**Provided text:**
========================================
Perhaps the most spectacular exhibit at the 1893 World’s Columbian Exposition held in Chicago was the truly giant replica of a cast-iron stove at the Michigan Stove Company booth, in the Manufactures Building. Constructed and sculpted of painted oak, the huge stove had room underneath to display many real iron stoves, room enough for visitors to walk through. The mammoth 25 x 30 x 20 foot “Garland” model weighed fifteen tons. It was described as “The World’s Largest Stove”. The Michigan Stove Company was one of eighty stove manufacturers who exhibited at the fair.
Strangely, this giant stove traveled a fair amount and existed almost to this day. The Michigan Stove Company moved it back to their Detroit (“Stove City”) headquarters, luckily not long before the WCE’s Manufacturers Building burned down in 1894. It was erected in front of the building. That headquarters building burned down in 1907 but the big stove survived and was moved to a different location. (That new location was in an area of Detroit known as “Bloody Run”, site of a major 1763 battle between the British and Chief Pontiac’s warriors.) After corporate changes and mergers, in 1927 the replica was mounted on the roof of the factory. In 1957 it was leased by Schaefer Bakeries for advertising purposes; in 1965 it was put on display at the Michigan State Fairgrounds. Because of deterioration, it was dismantled in 1974 and moved into storage in Detroit’s Fort Wayne Military Museum. In 1998, after a $300,000 fundraising campaign, the State Fair organization had it restored and put back on display at the fairgrounds. The 2000 convention of the Antique Stove Association was held underneath “The Mammoth”.
========================================
**Exercise requirements:**
a - Copy the stretch from "Perhaps the most" through "at the fair." in the giant stove text word for word.
b - Extend the text about the World's Largest Stove, picking up right after its final sentence.

**Dataset extract:**
========================================
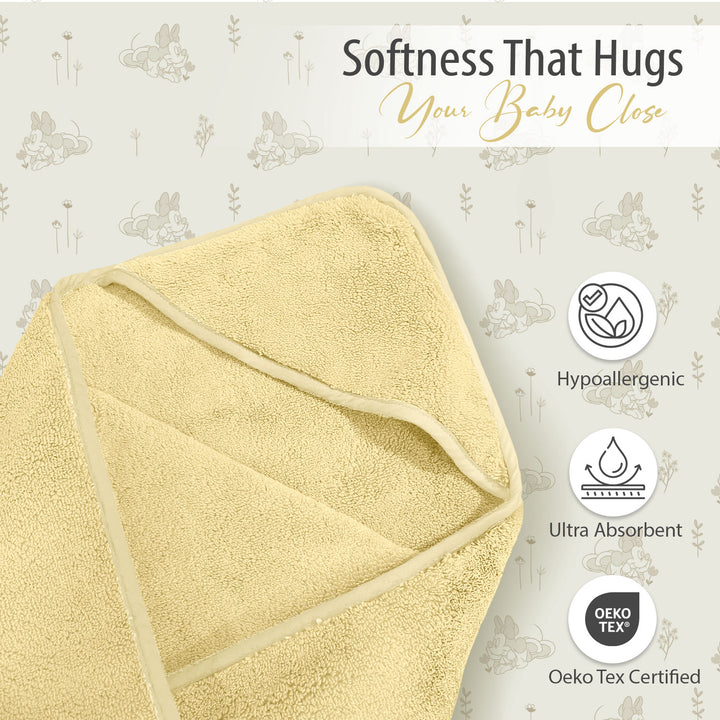 Tevel Zero Twist Baby Hooded Towel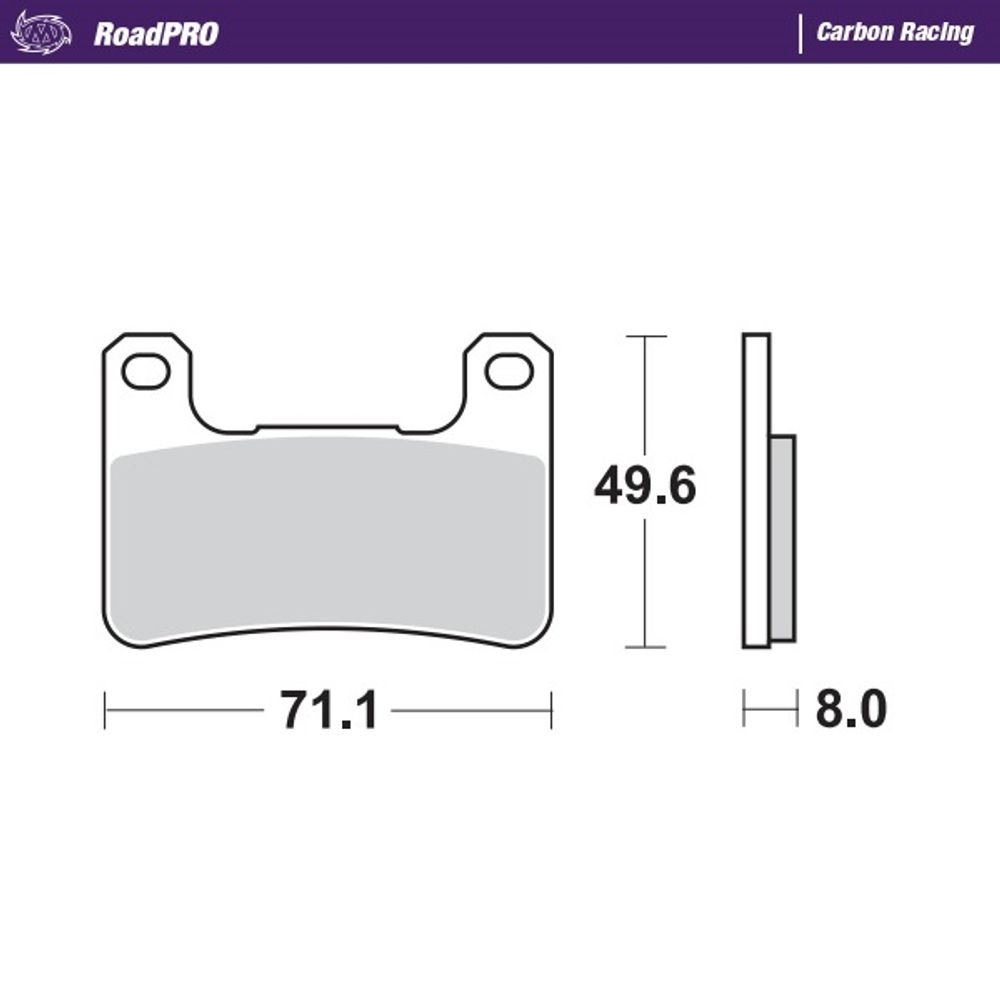 Brake Pads Roadpro Carbon Racing - Front - Grafite Offroad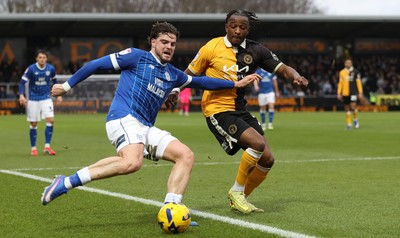 310126 - Burton Albion v Cardiff City - Sky Bet League 1 - Ollie Tanner of Cardiff and Sebastian Revan of Burton Albion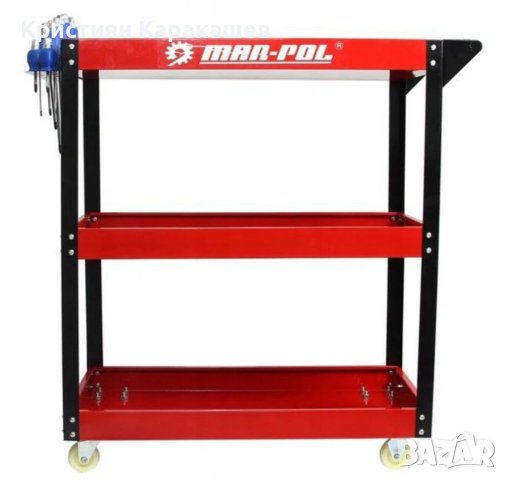 Стоманена количка за инструменти с 3 рафта, снимка 2 - Други инструменти - 42074969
========================================
**Task-by-task outputs:**
a -
Perhaps the most spectacular exhibit at the 1893 World’s Columbian Exposition held in Chicago was the truly giant replica of a cast-iron stove at the Michigan Stove Company booth, in the Manufactures Building. Constructed and sculpted of painted oak, the huge stove had room underneath to display many real iron stoves, room enough for visitors to walk through. The mammoth 25 x 30 x 20 foot “Garland” model weighed fifteen tons. It was described as “The World’s Largest Stove”. The Michigan Stove Company was one of eighty stove manufacturers who exhibited at the fair.

b -
Alas, on Saturday night August 15, 2011, a thunderstorm lightning strike set it afire, and it was destroyed.
Garland stoves, under one corporate configuration or another, were manufactured up until 1955. Julia Child cooked on one, which was put on display at the Smithsonian Institution in 2001.
As a collecting topic, iron stoves are a rewarding area. There are dozens of interesting trade cards, and all sorts of other material readily found . . .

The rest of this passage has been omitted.